Report every line of the items below that contains the word "smallest", copying each such line in full. Matches must have the same capitalization.

(Slide chart reasoning data)
[Start of Attachment]
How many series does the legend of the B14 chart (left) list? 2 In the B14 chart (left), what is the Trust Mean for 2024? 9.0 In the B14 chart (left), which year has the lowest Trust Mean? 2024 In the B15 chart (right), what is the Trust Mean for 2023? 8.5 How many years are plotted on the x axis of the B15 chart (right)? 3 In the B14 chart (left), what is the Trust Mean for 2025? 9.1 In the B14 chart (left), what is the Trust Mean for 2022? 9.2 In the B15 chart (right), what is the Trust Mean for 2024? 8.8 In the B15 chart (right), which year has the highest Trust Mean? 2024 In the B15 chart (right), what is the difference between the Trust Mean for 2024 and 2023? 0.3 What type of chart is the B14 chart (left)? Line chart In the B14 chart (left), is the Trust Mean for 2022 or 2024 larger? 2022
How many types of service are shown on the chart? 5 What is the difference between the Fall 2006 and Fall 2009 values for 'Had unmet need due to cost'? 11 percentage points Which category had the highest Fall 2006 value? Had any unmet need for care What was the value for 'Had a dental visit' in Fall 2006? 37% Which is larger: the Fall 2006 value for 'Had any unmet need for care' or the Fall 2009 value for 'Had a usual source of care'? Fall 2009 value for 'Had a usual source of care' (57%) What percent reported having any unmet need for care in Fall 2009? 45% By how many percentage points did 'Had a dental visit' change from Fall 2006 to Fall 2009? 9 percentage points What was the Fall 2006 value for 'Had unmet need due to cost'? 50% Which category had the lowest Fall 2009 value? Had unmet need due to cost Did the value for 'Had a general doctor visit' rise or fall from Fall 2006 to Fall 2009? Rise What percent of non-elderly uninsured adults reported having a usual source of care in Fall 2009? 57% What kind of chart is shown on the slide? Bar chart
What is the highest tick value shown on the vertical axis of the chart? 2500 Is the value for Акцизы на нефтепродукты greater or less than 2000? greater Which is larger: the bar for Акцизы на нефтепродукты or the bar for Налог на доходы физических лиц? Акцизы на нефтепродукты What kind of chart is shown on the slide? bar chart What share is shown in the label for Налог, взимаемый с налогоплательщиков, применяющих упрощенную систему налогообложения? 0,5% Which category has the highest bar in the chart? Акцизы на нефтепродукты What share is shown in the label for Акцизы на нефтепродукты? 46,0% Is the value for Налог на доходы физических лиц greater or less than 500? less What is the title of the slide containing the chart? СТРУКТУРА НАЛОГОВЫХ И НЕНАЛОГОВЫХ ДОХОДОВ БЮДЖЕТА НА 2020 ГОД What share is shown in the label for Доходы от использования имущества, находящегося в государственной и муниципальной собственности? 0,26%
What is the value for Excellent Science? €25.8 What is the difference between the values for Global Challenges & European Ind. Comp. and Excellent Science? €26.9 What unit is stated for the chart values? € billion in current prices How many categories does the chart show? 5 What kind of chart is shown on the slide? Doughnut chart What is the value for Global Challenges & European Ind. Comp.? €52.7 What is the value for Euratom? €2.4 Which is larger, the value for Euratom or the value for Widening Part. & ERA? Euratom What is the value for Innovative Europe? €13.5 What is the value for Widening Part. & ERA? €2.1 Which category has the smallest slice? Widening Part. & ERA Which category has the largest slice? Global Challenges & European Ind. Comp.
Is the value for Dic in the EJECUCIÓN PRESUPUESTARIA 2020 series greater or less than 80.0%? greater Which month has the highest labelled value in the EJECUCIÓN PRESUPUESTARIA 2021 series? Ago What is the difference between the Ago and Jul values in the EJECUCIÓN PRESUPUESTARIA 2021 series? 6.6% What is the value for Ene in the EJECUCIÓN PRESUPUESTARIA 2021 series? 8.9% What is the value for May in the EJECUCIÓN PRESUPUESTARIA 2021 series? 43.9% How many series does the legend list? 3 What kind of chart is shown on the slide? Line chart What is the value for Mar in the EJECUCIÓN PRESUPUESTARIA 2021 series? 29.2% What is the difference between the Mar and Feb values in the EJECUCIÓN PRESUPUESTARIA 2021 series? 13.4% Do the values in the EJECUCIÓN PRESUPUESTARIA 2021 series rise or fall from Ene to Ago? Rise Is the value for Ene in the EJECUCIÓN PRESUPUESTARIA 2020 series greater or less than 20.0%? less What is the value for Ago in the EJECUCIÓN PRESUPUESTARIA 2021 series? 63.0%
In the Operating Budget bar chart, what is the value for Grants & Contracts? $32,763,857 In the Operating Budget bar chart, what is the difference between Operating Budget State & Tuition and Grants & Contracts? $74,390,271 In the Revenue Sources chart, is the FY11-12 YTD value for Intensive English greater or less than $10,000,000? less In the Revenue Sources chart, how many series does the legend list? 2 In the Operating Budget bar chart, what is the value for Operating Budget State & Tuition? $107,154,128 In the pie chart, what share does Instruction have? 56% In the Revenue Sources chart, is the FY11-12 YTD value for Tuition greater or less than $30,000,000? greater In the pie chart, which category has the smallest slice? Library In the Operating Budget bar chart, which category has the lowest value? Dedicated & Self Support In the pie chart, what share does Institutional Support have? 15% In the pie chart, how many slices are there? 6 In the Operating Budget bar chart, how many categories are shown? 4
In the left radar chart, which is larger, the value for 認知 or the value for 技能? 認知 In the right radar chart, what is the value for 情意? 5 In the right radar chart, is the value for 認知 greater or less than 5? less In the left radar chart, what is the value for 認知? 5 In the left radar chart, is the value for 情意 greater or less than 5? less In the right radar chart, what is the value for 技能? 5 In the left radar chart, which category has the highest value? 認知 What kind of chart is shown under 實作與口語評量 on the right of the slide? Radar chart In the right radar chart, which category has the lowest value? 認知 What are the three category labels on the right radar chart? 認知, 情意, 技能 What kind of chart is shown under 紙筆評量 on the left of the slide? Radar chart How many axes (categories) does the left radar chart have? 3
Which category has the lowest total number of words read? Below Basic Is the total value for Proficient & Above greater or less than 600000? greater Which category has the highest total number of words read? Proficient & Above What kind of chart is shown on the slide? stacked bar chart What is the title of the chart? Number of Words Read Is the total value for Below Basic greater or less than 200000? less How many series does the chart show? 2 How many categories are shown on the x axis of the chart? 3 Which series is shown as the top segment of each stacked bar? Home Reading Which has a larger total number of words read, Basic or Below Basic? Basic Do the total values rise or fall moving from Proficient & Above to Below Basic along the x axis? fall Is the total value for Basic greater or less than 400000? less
[End of Attachment]
▶ _Output of the task_
What is the value for Excellent Science? €25.8 What is the difference between the values for Global Challenges & European Ind. Comp. and Excellent Science? €26.9 What unit is stated for the chart values? € billion in current prices How many categories does the chart show? 5 What kind of chart is shown on the slide? Doughnut chart What is the value for Global Challenges & European Ind. Comp.? €52.7 What is the value for Euratom? €2.4 Which is larger, the value for Euratom or the value for Widening Part. & ERA? Euratom What is the value for Innovative Europe? €13.5 What is the value for Widening Part. & ERA? €2.1 Which category has the smallest slice? Widening Part. & ERA Which category has the largest slice? Global Challenges & European Ind. Comp.
In the Operating Budget bar chart, what is the value for Grants & Contracts? $32,763,857 In the Operating Budget bar chart, what is the difference between Operating Budget State & Tuition and Grants & Contracts? $74,390,271 In the Revenue Sources chart, is the FY11-12 YTD value for Intensive English greater or less than $10,000,000? less In the Revenue Sources chart, how many series does the legend list? 2 In the Operating Budget bar chart, what is the value for Operating Budget State & Tuition? $107,154,128 In the pie chart, what share does Instruction have? 56% In the Revenue Sources chart, is the FY11-12 YTD value for Tuition greater or less than $30,000,000? greater In the pie chart, which category has the smallest slice? Library In the Operating Budget bar chart, which category has the lowest value? Dedicated & Self Support In the pie chart, what share does Institutional Support have? 15% In the pie chart, how many slices are there? 6 In the Operating Budget bar chart, how many categories are shown? 4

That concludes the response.